Dalam tulisan yang dinukil dari Buku Saku Filsafat Islam (Mizan, 2006), Haidar Bagir melihat masalah besar kemanusiaan bersumber dari kegagalan melihat kompleksitas masalah. Di sini, menurutnya, filsafat bisa berperan penting? Apa alasannya?
Oleh Haidar Bagir
Kenapa Filsafat?
“MUNGKINKAH pendidikan kita mengabaikan pendidikan rahsa Dalam bahasa filsuf John Henri Newman, yang menaruh minat besar pada pendidikan, rahsa itu mungkin semacam illative sense. Illative sense adalah bagian intelektual manusia yang dapat mengandaikan adanya kompleksitas suatu objek, dan adanya pelbagai kemungkinan manusia mengambil sikap terhadap objek tersebut. Illative sense itu mirip dengan phronesis dari Aristoteles, yakni semacam kebijaksanaan untuk mengakui segala keterbatasan pengetahuan kita, tanpa kehilangan kepastian bahwa kita dapat berbicara tentang kebenaran. Pendeknya, pendidikan rahsa, illative sense, atau phronesis itu akan membuat kita jadi tahu diri.”

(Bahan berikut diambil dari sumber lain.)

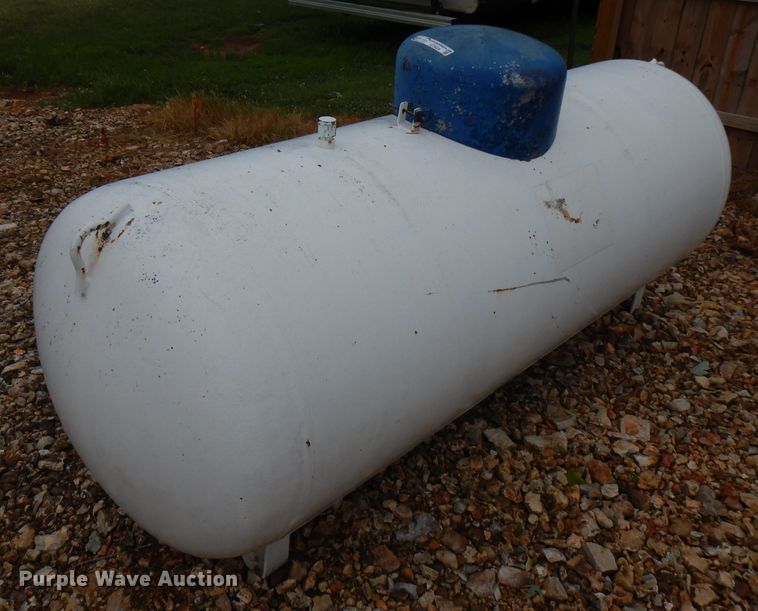 image for item GT9429 Steel propane tank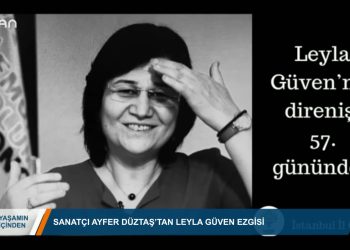 137 – 2019-01-27 – YAŞAMIN İÇİNDEN SANATÇIAYFER DÜZTAŞ’TAN LEYLA GÜVEN EZGİSİ24 01 2019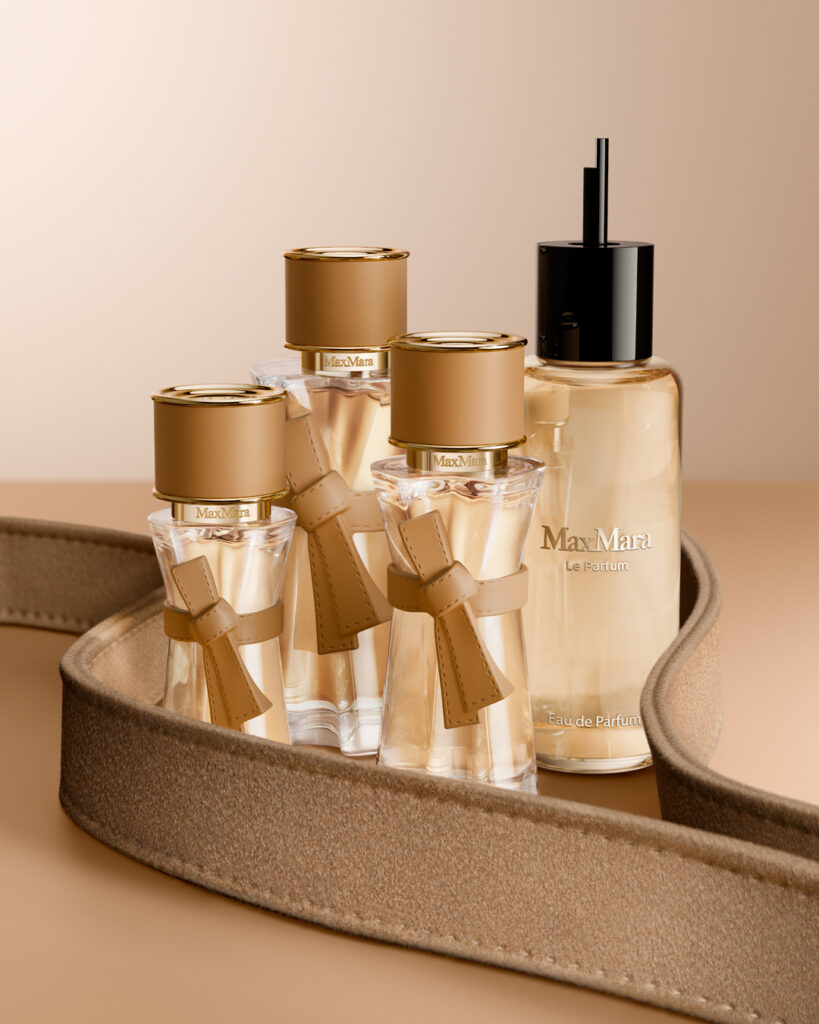 Max Mara habille la peau : la maison signe son premier parfum 168 MM LE PARFUM EDP 2026 Digital E retail EDP Range Refill sRGB 2x3 72dpi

Tak selalu saya bisa menemukan sebuah rumusan yang begitu padat, bernas, lagi amat mendalam, bahkan dalam tulisan-tulisan kelas satu para penulis terkemuka. Kutipan dari tulisan Sindhunata yang saya peroleh lewat posting salah seorang anggota suatu milis yang saya ikuti di atas (“Mengapa Kita Menjadi Kekanak-kanakan?”) adalah di antara yang sedikit itu. Inilah sebuah rumusan yang layak masuk dalam buku-buku model Quotable Quotes. Sebuah kebenaran perenial yang melintasi zaman, agama, peradaban, dan kebudayaan. Layaknya ilham, visiun, atau bahkan sebuah orakel, ia adalah cahaya yang menembus dan memecah kegelapan masalah-masalah besar kemanusiaan. Saya sedang mendramatisasi? Per-kenankan saya mengisahkan “pertemuan” saya dengan “revelation” Pak Sindhunata.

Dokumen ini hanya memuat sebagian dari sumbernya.